Dunbar twirled his whisky glass between his fingers.
“We don’t know,” he replied quietly, “but Soames does, in all probability; and that’s why we’re looking for Soames.”
“Is it why we’re looking in Limehouse?” persisted Stringer, the argumentative.
“It is,” snapped Dunbar. “We have only got one Chinatown worthy of the name, in London, and that’s not ten minutes’ walk from here.”
“Chinatown—yes,” said Sowerby, his red face glistening with excitement; “but why look for Mr. King in Chinatown?”
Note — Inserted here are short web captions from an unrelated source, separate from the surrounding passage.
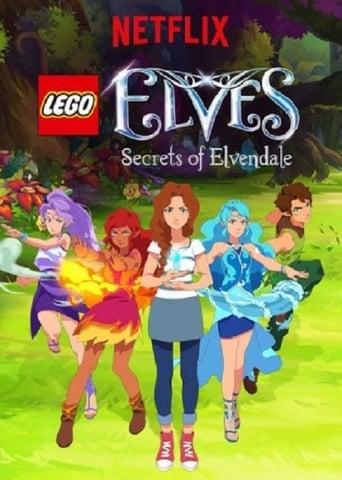 LEGO Elves: Secrets d'Elvendale poster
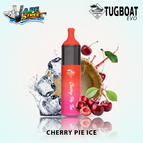 Cherry Pie Ice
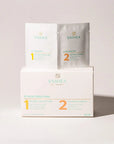 Vaihea acid peel with box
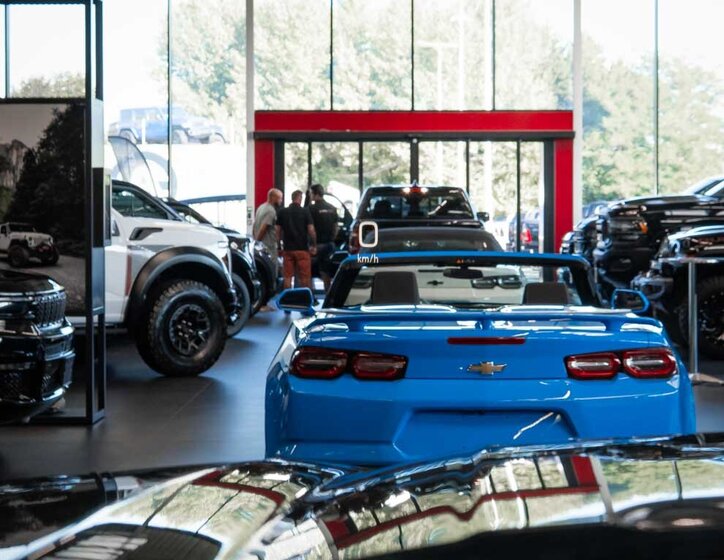 GMC Sierra Pick-up 6,2 l 313 kw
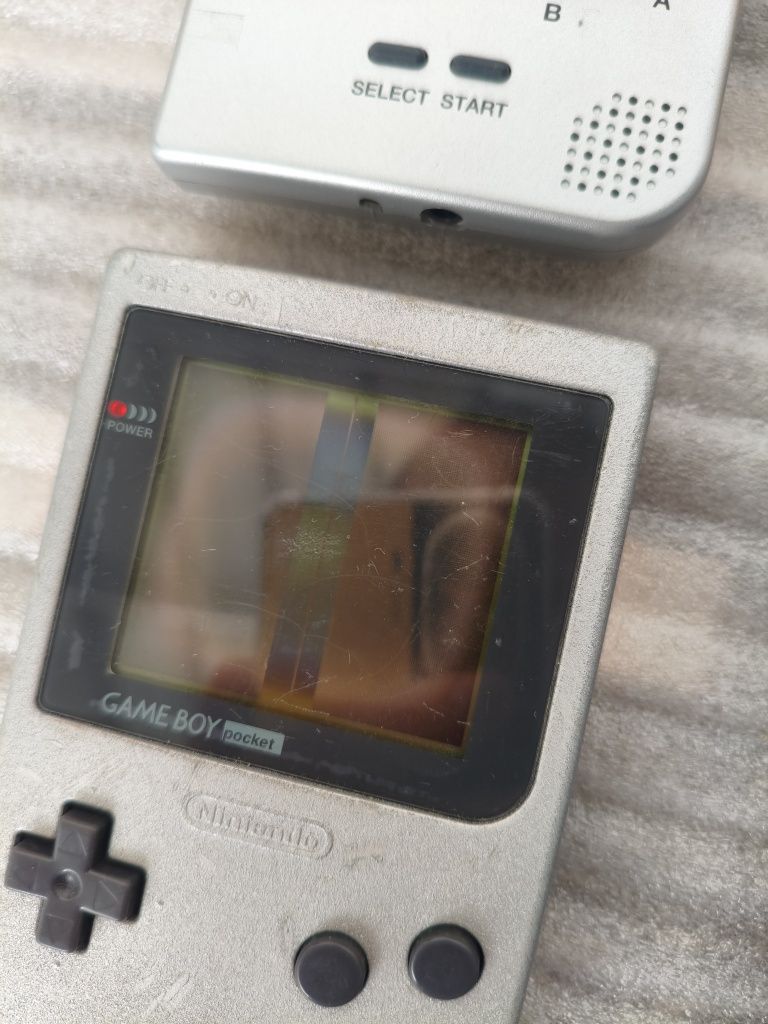 Conjunto de 3 Nintendo Gameboy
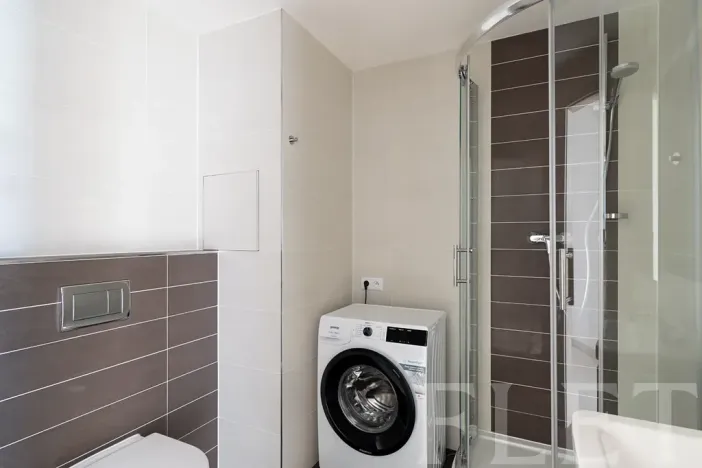Pronájem bytu 1+kk, Praha - Stodůlky, Toufarova, 37 m2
“Because,” replied Dunbar, lowering his voice, “Mr. King in all probability is a Chinaman.”
“Who says so?” demanded Stringer.
“Max says so...”
“Max!”—again Stringer beat his fist upon the table. “Now we have got to it! We’re working, then, not on our own theories, but on those of Max?”
Dunbar’s sallow face flushed slightly, and his eyes seemed to grow brighter.
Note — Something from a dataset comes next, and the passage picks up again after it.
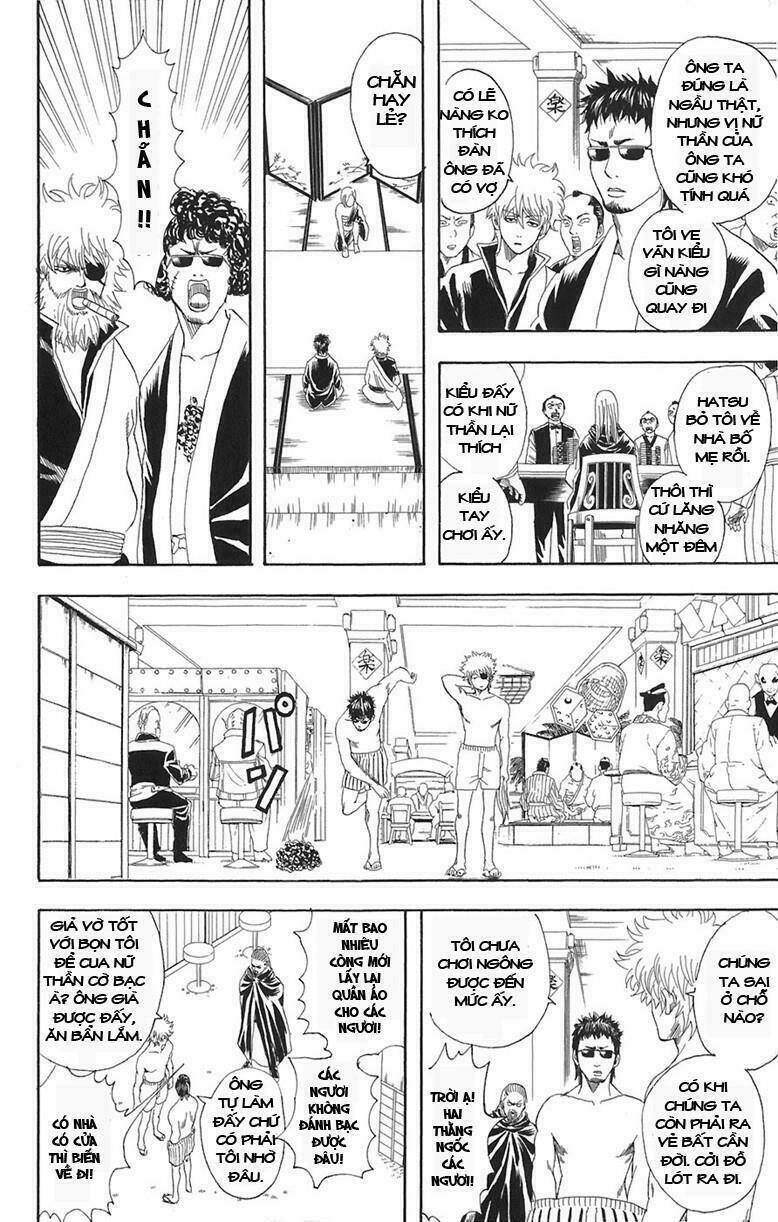 Gintama – Linh Hồn Bạc Chapter 70 - Trang 2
“Mr. Gaston Max obtained information in Paris,” he said, “which he placed, unreservedly, at my disposal. We went into the matter thoroughly, with the result that our conclusions were identical. A certain Mr. King is at the bottom of this mystery, and, in all probability, Mr. King is a Chinaman. Do I make myself clear?”
Sowerby and Stringer looked at one another, perplexedly. Each man finished his drink in silence. Then:
“What took place in Paris?” began Sowerby.
There was an interruption. A stooping figure in a shabby, black frock-coat, the figure of a man who wore a dilapidated bowler pressed down upon his ears, who had a greasy, Semitic countenance, with a scrubby, curling, sandy colored beard, sparse as the vegetation of a desert, appeared at Sowerby’s elbow.
He carried a brimming pewter pot. This he set down upon a corner of the table, depositing himself in a convenient chair and pulling out a very dirty looking letter from an inside pocket. He smoothed it carefully. He peered, little-eyed, from the frowning face of Dunbar to the surprised countenance of Sowerby, and smiled with native amiability at the dangerous-looking Stringer.